I finally finished reading A Beautiful Constraint, and this thought stuck out to me:


“The person most affected by [a] constraint will not always be the person best placed to see the possibility in it. Hence the importance of external groups…who aren’t directly impacted by the constraints themselves, and come with different skills, able to see the possibility as well as the constraint, even in some of the most challenging circumstances.”


Simply put: We’re not good at finding new paths and/or new possibilities when obstacles are in our own way. We must rely on others to help us see what we can’t.


Audition Season feels like The Oregon Trail. It’s the end of February: There are 41 miles to go before our next Trading Post, Sally just died of Cholera, and we’re running low on Bison meat. If we can only see the despair and the doom, we will surely die before we get there. And, if we can choose to see that we have ONLY 41 miles to go, Sally is now resting in peace, AND we still have 288 lbs of meat, we can confidently ration supplies to get as many members of our Pioneer Party there on time and in one piece.

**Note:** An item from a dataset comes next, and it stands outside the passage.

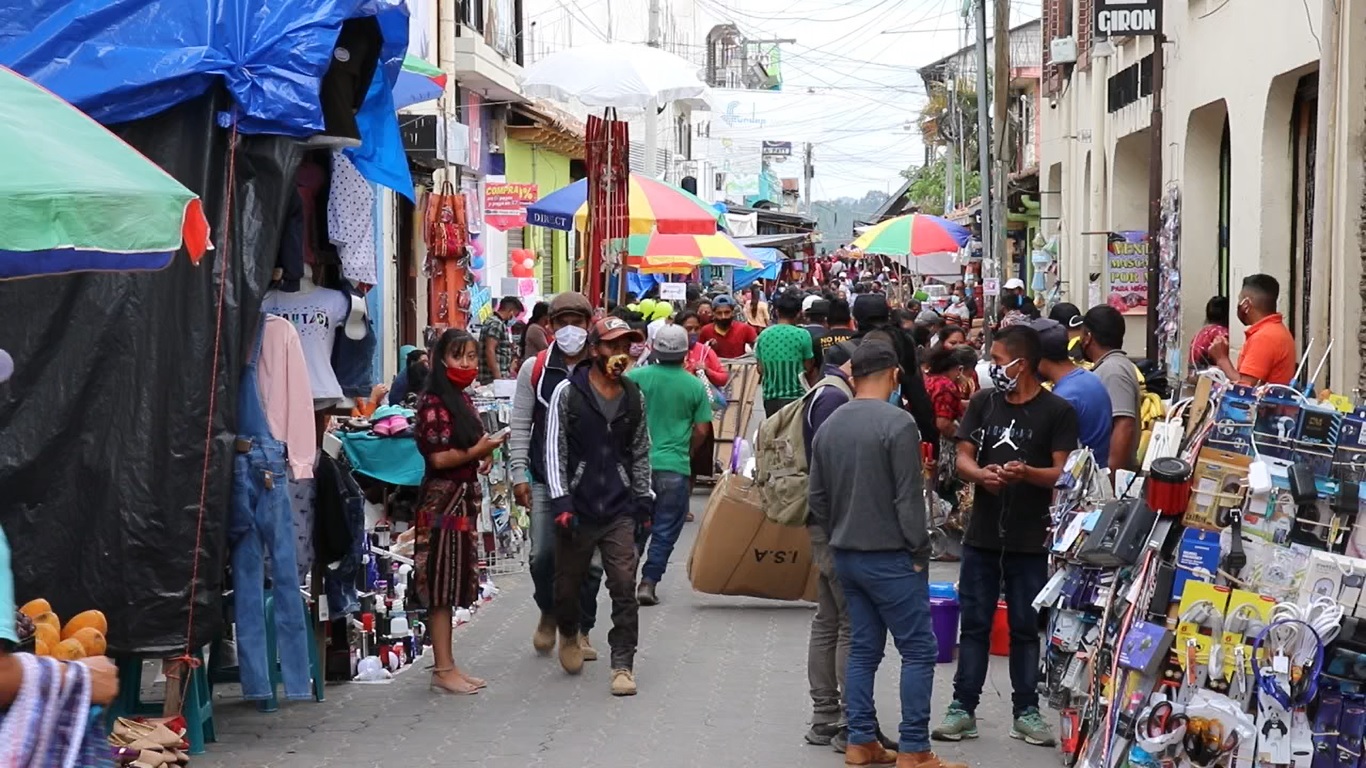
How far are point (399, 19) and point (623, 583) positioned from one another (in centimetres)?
294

If it currently “looks like doom” AKA “you can’t get seen for anything”, “no one is taking your submission or spruiking emails seriously”, “success only looks like getting cast in a new play in New York City on an equity contract”, or “your audition book is far behind where it should be”, consider reframing the situation. Consider looking for the possibility and concentrating on the hope. Turning “you can’t get seen” into spending the time you’re spending waiting in The Actor’s Lounge drafting emails to casting, artistic directors, creative team members, etc. asking for appointments. Turning “no one is taking your emails seriously” into following up and into writing more empathetic emails (shorter, clearer, and more direct). Turning your attachment to a specific idea of success into an expanding and building the idea with the many ways, seasons, and things that can make us feel successful. Turning feeling “far behind” into acknowledging “where you are at the present moment”. Turning agonizing about the past into accepting the present and strategizing toward the future.

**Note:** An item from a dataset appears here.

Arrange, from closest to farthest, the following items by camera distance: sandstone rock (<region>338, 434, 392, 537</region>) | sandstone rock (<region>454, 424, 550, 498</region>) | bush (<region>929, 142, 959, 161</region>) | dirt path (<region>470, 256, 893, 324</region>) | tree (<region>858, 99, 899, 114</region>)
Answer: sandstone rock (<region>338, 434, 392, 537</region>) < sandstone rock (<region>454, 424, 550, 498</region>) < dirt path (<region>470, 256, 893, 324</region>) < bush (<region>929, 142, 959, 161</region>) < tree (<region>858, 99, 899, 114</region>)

And if it still feels daunting, look inside your covered wagon and ask recovering-from-a-snakebite Jim if he can see another route that you can’t see. Before your wagon tips over, ask your Party for assistance. And if you’re the only passenger left, send off an SOS snare to me or to any of your other champions!


If you look for the clouds, you’ll find the clouds. And if you look for the sky of blue, you’ll be able to see the blue, even if it’s currently hiding behind the clouds.


Forge ahead, weary traveler. You got this.